The Auburn Dam, though, can add the most storage and effectively handle one of the heaviest precipitation watersheds on the western slope of the Sierra. The reservoir could hold 2.1 million-acre feet — almost enough to meet statewide water shortfalls projected for 2025.

 The dam site already has had trees and vegetation removed and other improvements such as a foundation and bridges put in place. After hippies were unable to stop the dam from flooding a nude beach, the earth rumbled in 1972 to effectively stop Congress from authorizing the money for actual construction until seismic safety issues were studied further.

The Auburn Dam — operated in tandem with Hell Hole, French Meadows and Folsom Dam reservoirs — offers a powerful one-two-three-four punch of expanding water storage and management for growing south state urban needs as well as enhancing flood protection.

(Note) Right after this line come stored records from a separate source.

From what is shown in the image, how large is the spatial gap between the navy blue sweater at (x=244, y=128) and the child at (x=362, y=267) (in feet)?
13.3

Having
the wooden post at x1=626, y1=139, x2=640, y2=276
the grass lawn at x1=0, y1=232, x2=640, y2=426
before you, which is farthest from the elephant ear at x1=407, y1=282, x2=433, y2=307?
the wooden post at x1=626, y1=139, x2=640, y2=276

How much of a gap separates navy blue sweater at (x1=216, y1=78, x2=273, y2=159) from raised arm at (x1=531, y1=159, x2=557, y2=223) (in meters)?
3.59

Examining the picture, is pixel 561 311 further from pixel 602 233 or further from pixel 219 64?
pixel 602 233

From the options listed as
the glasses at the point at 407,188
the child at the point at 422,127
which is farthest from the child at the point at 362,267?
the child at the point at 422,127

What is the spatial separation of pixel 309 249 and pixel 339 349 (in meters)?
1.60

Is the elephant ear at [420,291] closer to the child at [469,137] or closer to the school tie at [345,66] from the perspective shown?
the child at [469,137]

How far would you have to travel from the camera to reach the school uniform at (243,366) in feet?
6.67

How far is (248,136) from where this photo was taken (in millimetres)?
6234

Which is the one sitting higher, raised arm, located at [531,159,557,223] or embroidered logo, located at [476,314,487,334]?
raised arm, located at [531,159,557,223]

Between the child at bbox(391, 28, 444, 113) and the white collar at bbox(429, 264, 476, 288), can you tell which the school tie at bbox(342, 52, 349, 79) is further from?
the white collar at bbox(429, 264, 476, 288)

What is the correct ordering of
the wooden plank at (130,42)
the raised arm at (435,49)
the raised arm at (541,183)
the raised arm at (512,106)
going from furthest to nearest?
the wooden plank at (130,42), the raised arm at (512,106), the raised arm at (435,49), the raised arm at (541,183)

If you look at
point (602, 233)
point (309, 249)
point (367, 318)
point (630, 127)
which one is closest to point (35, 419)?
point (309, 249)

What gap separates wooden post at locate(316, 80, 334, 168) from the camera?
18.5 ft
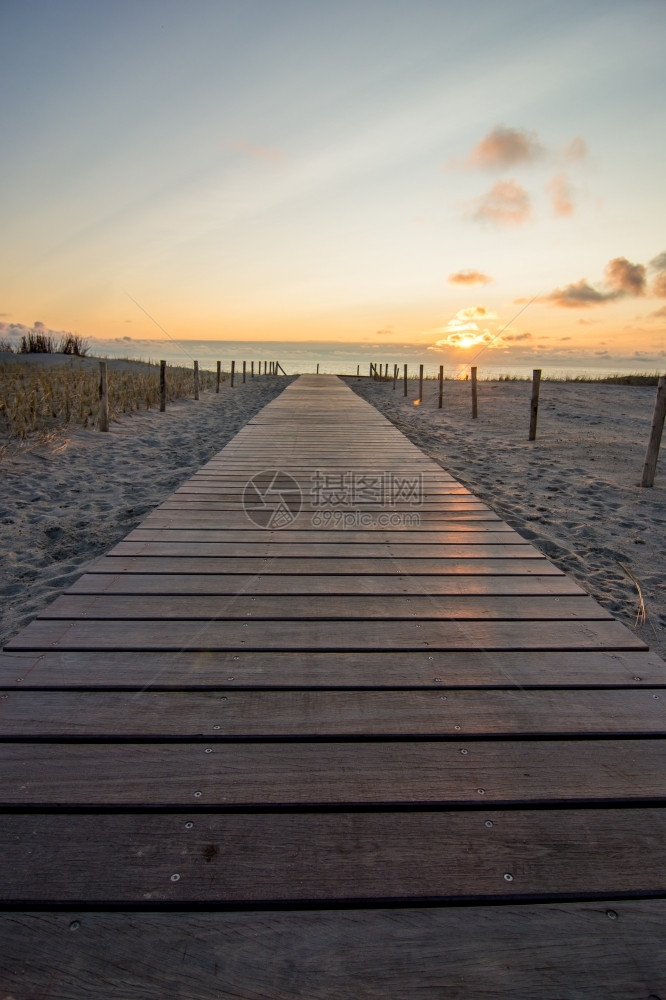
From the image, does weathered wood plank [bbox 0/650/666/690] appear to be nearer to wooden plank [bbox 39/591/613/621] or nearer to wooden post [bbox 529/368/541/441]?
wooden plank [bbox 39/591/613/621]

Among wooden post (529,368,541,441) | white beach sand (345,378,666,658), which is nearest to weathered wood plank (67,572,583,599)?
white beach sand (345,378,666,658)

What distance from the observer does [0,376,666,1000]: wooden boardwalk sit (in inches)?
37.9

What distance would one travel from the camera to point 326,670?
5.95 feet

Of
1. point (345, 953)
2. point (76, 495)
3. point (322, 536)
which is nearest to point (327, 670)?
point (345, 953)

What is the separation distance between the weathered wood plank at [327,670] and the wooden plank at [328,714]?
5 centimetres

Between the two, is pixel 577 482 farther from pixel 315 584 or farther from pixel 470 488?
pixel 315 584

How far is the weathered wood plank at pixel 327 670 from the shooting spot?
1.74m

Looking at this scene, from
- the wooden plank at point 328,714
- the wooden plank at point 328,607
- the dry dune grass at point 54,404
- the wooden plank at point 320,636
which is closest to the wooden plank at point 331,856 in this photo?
the wooden plank at point 328,714

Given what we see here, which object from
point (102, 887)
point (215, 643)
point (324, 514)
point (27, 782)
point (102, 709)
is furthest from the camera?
point (324, 514)

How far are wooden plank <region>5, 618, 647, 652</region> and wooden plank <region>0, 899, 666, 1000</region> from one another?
0.97 meters

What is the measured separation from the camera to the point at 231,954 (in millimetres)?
959

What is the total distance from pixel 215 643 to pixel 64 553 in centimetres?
257

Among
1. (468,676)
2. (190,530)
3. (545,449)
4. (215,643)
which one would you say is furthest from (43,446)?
(545,449)

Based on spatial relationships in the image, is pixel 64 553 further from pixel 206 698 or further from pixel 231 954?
pixel 231 954
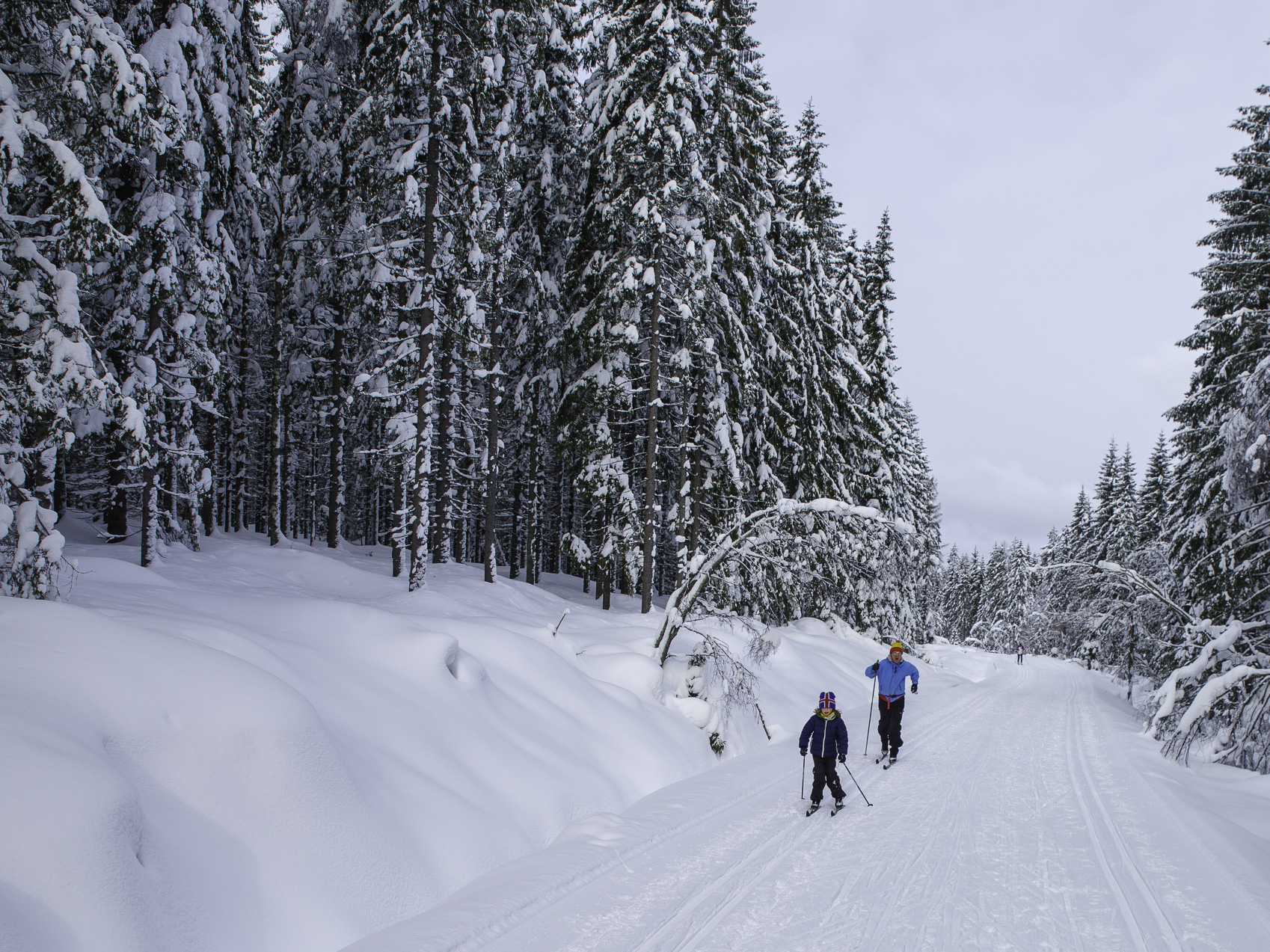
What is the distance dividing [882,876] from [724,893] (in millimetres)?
1605

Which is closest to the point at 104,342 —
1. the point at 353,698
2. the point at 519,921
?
the point at 353,698

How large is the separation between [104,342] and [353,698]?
10.6m

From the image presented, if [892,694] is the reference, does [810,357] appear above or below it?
above

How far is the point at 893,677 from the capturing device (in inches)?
477

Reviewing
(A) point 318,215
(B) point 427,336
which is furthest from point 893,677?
(A) point 318,215

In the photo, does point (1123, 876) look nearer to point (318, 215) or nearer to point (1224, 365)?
point (1224, 365)

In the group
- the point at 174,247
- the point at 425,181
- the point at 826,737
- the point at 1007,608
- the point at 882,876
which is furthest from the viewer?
the point at 1007,608

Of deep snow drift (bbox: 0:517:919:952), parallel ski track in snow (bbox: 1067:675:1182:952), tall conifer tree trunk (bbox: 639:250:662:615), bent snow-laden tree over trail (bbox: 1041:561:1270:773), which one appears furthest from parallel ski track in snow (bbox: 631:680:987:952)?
tall conifer tree trunk (bbox: 639:250:662:615)

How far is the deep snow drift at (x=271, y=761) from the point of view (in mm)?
3945

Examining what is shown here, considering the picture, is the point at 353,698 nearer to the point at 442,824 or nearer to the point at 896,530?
the point at 442,824

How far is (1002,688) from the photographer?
1070 inches

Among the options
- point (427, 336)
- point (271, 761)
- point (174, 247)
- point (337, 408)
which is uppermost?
point (174, 247)

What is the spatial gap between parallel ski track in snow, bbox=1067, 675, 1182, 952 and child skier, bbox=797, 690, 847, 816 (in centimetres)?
273

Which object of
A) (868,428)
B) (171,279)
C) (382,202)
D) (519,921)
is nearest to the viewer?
(519,921)
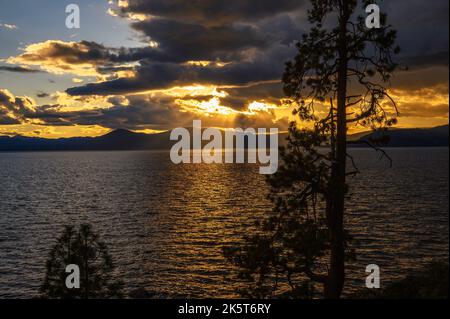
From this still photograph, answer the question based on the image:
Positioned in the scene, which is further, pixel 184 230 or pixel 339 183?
pixel 184 230

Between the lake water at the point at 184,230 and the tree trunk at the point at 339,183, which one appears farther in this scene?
the lake water at the point at 184,230

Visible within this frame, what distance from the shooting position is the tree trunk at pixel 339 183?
17.0 metres

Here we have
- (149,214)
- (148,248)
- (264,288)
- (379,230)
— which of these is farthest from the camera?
(149,214)

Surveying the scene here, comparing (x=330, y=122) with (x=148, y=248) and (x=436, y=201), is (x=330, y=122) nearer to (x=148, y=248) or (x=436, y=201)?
(x=148, y=248)

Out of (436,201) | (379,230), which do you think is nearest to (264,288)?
(379,230)

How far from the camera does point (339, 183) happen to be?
16.8m

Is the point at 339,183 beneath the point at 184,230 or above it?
above

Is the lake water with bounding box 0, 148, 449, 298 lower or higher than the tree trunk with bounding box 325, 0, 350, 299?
lower

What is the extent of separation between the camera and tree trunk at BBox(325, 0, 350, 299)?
16969 mm

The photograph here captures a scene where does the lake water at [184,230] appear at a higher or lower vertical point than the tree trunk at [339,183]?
lower
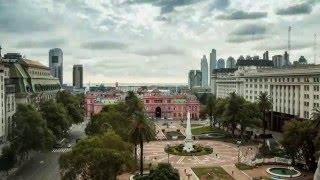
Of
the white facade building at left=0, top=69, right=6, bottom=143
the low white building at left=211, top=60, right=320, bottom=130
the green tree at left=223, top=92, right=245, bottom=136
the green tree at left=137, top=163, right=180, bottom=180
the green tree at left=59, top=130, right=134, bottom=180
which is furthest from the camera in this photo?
the green tree at left=223, top=92, right=245, bottom=136

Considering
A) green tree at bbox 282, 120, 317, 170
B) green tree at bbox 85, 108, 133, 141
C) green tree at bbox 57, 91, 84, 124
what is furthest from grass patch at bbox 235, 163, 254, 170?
green tree at bbox 57, 91, 84, 124

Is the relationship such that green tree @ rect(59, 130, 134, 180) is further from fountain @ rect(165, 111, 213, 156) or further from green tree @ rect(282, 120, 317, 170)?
fountain @ rect(165, 111, 213, 156)

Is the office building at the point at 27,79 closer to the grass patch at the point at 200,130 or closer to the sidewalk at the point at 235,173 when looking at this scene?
the grass patch at the point at 200,130

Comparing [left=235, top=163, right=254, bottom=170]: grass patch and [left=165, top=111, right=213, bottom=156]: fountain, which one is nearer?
[left=235, top=163, right=254, bottom=170]: grass patch

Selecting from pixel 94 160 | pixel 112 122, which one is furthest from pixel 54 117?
pixel 94 160

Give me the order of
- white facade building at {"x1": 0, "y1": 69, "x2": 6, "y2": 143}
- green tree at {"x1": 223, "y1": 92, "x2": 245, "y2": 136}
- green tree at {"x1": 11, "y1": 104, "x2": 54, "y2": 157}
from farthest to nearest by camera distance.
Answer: green tree at {"x1": 223, "y1": 92, "x2": 245, "y2": 136} < white facade building at {"x1": 0, "y1": 69, "x2": 6, "y2": 143} < green tree at {"x1": 11, "y1": 104, "x2": 54, "y2": 157}

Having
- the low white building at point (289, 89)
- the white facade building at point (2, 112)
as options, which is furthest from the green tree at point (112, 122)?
the low white building at point (289, 89)

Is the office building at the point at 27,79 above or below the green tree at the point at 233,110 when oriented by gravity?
above

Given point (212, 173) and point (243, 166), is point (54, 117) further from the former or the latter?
point (243, 166)
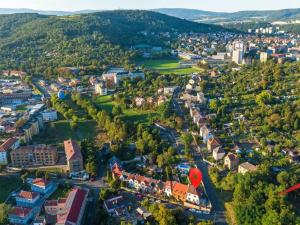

 The Shasta Dam proposal only increases storage and only by half the amount of Auburn Dam. The Peripheral Canal simply assures Southern California clean water at the expense of the San Joaquin Valley and Delta farmers.

Experts believe California is close to maximizing practical water conservation. Farmers have already implemented more efficient irrigation programs while urban users are reducing household consumption when it comes to water needed for landscaping and even flushing toilets.

We need more water for our growing cities, industries and agriculture. If steps aren’t taken now, it will come down to a health and safety issue. Water could be taken from agricultural users. It wouldn’t, though, be a once in a while “borrowing.” It would be permanent. This would prompt farmers to put even more pressure on underground water sources already showing signs of serious overdrafting or else may force land to go fallow.

When other states take their rightful claim to Colorado River water, Southern California will start looking north.

 The winner in a north versus south battle with health and safety issues at stake isn’t likely to be anyone north of the Tehachapi Mountains. Nor are the odds good that an “emergency solution” would bode well in the long run even for urban interests.

 Auburn Dam would be the last major piece of the run-off precipitation puzzle to be put in place. After that desalinization is the only real option once storage and conservation measures have been exhausted.